Erano circa le 10:30 di venerdì mattina, quando, il giornalista e artista Luciano Bruno, mentre stava scattando delle foto al Palazzo di Cemento, è stato circondato da sei uomini che, armati, l’hanno prima minacciato puntandogli una calibro nove alla testa e poi picchiato, perché “colpevole” di aver avuto il coraggio di denunciare e opporsi al potere mafioso. È successo a Librino, quartiere difficile a sudovest di Catania. A raccontare per primo quanto accaduto al collaboratore de “I Siciliani”, è stato lo stesso direttore della rivista fondata da Pippo Fava, Riccardo Orioles. «Gli hanno rotto un dente. Hanno fatto i nomi dei suoi familiari, su cui sembravano molto bene informati. Luciano Bruno (un suo articolo, due anni fa, ha aperto il primo numero di questa nuova serie dei “Siciliani”) è di Librino e più volte ha pubblicato articoli sulla drammatica situazione di questo quartiere, abbandonato e lasciato in mano alla mafia.

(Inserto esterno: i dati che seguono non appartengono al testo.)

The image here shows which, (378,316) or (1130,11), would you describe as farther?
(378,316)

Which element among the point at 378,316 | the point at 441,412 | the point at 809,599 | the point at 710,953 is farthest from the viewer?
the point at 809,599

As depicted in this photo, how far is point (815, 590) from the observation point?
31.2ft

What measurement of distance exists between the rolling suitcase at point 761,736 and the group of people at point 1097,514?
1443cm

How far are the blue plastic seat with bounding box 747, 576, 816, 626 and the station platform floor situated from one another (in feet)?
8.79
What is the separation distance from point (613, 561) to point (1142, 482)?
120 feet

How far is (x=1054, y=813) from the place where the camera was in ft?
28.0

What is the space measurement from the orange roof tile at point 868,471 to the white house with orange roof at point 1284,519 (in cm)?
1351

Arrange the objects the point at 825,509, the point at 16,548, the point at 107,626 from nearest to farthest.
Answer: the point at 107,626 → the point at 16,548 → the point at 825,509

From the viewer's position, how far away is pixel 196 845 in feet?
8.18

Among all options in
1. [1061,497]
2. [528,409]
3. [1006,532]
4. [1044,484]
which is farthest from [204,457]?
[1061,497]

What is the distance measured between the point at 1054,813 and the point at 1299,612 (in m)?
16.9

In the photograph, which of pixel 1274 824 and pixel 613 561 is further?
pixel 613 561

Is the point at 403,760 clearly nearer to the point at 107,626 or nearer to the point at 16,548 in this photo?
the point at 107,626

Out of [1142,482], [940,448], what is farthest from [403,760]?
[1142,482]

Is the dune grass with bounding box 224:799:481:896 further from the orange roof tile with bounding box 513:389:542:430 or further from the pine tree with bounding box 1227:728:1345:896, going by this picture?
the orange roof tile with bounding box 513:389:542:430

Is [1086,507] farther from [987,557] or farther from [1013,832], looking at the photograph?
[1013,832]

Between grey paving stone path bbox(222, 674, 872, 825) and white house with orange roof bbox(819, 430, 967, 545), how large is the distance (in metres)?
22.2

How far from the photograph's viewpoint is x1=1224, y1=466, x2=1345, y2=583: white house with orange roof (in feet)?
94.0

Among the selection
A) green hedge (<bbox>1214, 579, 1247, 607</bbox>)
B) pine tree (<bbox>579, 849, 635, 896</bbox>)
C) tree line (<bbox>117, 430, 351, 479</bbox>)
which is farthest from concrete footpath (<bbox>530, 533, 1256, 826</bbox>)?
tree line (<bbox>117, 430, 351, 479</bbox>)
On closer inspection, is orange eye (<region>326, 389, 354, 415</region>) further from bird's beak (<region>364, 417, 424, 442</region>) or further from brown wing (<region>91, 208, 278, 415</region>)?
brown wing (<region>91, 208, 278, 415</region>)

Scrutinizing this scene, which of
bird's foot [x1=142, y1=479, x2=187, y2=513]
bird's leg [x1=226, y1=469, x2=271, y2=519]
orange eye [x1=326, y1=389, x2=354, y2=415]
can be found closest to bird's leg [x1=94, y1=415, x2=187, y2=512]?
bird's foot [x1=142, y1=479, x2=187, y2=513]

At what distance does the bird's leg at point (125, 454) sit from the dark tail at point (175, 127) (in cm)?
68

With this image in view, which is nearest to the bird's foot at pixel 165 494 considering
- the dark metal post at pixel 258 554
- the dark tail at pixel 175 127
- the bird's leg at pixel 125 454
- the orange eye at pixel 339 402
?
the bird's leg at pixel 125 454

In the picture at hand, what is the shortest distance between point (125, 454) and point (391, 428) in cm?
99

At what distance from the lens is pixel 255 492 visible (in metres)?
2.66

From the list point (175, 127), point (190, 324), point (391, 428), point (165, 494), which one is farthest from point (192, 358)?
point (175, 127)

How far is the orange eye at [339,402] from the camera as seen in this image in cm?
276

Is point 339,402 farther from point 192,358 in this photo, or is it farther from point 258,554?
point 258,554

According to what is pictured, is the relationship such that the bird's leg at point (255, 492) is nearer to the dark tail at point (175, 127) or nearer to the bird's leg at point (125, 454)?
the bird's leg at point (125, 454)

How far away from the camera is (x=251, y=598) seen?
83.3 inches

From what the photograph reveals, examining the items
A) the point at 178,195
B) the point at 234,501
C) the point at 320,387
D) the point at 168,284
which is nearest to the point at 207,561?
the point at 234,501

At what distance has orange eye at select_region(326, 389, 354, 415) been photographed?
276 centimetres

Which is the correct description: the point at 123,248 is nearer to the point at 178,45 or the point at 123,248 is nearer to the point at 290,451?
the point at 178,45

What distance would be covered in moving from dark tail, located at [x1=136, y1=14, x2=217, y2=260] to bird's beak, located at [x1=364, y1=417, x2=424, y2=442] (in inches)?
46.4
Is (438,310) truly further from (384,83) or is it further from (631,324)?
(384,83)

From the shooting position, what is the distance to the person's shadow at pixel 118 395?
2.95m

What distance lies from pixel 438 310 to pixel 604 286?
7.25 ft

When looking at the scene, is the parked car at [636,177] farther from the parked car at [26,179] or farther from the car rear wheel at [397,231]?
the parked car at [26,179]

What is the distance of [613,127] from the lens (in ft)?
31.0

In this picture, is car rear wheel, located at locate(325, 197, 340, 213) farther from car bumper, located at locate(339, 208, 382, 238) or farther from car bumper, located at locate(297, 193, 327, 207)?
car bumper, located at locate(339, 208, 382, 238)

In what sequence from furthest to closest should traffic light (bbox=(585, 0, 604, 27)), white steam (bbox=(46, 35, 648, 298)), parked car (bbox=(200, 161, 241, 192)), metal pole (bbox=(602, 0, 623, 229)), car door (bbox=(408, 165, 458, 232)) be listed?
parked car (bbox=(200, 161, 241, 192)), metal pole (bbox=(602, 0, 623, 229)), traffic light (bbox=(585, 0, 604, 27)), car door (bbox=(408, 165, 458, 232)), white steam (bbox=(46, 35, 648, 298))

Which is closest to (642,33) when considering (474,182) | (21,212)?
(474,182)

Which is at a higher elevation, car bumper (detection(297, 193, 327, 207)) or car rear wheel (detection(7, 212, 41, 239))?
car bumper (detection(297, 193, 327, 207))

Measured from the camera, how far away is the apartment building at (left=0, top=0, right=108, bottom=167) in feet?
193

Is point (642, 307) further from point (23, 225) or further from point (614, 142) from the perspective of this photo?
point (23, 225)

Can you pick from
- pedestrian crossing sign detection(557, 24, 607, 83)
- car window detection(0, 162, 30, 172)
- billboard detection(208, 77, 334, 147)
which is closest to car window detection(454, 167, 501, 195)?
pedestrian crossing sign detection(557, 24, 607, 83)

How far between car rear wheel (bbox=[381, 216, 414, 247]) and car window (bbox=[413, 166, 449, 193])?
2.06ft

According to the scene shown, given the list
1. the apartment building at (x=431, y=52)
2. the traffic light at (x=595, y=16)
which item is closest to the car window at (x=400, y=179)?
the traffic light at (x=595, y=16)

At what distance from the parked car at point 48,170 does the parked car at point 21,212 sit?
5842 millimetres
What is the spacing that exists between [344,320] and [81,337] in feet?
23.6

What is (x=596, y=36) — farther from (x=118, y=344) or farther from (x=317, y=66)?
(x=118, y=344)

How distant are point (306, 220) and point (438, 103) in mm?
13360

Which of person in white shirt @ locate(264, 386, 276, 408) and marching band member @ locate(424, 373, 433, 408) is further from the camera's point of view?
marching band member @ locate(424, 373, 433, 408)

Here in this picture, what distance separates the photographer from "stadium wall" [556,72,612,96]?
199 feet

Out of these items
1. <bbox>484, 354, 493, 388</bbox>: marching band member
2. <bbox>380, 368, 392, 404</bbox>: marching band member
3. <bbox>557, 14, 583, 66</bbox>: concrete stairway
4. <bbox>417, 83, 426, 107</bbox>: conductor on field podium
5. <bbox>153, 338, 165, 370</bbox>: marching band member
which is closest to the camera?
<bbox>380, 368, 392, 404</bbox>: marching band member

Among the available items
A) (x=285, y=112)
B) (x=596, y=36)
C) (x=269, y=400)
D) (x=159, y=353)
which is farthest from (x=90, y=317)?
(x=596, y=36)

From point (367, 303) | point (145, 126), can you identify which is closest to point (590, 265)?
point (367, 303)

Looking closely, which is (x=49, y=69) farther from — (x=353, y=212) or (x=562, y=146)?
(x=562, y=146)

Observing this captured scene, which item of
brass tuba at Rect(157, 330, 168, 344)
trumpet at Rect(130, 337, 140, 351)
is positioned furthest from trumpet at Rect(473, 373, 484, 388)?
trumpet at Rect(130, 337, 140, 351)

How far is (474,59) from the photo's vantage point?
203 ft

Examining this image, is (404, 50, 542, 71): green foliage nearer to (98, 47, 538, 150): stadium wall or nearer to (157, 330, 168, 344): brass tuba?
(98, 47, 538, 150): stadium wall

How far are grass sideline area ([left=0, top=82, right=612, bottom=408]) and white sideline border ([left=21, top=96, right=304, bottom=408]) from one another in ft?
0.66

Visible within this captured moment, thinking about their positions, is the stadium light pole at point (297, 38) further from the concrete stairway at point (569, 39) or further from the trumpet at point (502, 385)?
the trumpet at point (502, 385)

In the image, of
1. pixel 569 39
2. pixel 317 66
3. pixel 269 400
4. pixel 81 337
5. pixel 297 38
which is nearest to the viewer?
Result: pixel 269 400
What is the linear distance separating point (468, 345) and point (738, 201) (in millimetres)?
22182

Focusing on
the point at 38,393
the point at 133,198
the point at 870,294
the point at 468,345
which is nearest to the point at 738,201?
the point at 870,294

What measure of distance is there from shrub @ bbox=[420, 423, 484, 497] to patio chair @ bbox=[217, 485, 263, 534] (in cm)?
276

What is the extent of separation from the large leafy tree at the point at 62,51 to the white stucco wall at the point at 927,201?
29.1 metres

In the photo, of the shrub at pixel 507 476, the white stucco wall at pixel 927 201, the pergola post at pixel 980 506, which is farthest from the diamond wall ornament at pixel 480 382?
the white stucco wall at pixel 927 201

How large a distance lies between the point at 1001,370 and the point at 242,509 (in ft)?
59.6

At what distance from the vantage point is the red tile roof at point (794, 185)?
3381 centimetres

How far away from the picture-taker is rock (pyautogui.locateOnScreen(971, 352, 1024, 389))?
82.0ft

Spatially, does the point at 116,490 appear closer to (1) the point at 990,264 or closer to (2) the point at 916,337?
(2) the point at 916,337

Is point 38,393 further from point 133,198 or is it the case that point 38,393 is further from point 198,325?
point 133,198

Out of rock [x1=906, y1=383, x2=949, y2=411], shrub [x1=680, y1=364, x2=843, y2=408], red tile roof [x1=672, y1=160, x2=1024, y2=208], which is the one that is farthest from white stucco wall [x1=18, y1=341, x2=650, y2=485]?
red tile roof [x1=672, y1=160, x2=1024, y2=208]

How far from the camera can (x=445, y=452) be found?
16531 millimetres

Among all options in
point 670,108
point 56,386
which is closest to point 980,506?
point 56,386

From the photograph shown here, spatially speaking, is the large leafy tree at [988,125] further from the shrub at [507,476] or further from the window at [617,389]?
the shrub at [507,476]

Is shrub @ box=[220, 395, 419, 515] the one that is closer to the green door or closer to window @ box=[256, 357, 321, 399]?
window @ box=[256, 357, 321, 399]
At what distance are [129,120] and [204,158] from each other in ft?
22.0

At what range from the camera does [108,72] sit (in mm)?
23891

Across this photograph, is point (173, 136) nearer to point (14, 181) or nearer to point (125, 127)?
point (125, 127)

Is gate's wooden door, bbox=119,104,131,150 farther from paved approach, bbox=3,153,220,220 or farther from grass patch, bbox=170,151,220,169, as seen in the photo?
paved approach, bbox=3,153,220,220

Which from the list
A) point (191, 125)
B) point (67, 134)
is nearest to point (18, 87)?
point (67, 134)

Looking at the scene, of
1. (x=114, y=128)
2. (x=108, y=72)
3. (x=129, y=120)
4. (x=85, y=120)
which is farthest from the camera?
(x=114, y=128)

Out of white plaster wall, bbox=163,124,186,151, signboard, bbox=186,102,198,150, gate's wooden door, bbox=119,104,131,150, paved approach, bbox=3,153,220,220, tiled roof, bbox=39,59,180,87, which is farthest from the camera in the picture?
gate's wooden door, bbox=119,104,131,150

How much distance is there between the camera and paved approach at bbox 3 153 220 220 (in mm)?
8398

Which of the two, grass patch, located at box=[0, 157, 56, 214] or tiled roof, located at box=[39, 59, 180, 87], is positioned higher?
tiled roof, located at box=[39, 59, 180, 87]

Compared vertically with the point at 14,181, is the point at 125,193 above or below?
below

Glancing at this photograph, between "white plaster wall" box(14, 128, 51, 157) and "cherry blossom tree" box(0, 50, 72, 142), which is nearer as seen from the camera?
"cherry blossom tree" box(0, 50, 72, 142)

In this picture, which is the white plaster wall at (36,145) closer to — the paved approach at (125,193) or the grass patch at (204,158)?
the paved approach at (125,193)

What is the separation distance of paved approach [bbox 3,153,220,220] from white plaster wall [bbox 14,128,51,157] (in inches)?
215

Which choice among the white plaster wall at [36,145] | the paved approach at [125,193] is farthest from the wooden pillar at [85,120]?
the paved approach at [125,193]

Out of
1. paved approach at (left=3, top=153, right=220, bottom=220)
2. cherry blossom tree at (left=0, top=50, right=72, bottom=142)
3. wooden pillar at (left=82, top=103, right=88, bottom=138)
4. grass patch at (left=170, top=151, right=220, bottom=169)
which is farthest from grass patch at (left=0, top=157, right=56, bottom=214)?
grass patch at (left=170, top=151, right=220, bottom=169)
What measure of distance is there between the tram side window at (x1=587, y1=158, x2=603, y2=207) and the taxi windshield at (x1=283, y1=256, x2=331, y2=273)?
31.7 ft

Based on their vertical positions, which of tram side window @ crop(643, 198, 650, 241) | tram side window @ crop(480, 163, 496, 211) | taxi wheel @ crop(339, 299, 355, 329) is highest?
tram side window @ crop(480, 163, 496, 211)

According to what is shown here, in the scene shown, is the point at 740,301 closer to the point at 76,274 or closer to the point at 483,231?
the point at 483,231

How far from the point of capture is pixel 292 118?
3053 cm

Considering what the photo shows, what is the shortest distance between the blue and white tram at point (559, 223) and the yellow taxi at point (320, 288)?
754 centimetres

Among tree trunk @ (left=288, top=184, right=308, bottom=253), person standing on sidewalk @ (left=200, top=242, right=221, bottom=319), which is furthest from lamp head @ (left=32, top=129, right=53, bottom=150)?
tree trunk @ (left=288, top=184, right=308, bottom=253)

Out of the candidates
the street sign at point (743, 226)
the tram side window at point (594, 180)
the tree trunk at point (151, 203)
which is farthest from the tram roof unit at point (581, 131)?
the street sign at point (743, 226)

È autore fra l’altro di un pezzo teatrale di denuncia sul dramma di Librino, che è stato portato in giro in varie città d’Italia». Orioles invita inoltre tutti i media ad accendere i riflettori su Luciano Bruno e alla massima attenzione e vigilanza su Librino, in modo tale da non lasciare solo chi ha scelto di “contrastare” e non di “contrattare” con la mafia.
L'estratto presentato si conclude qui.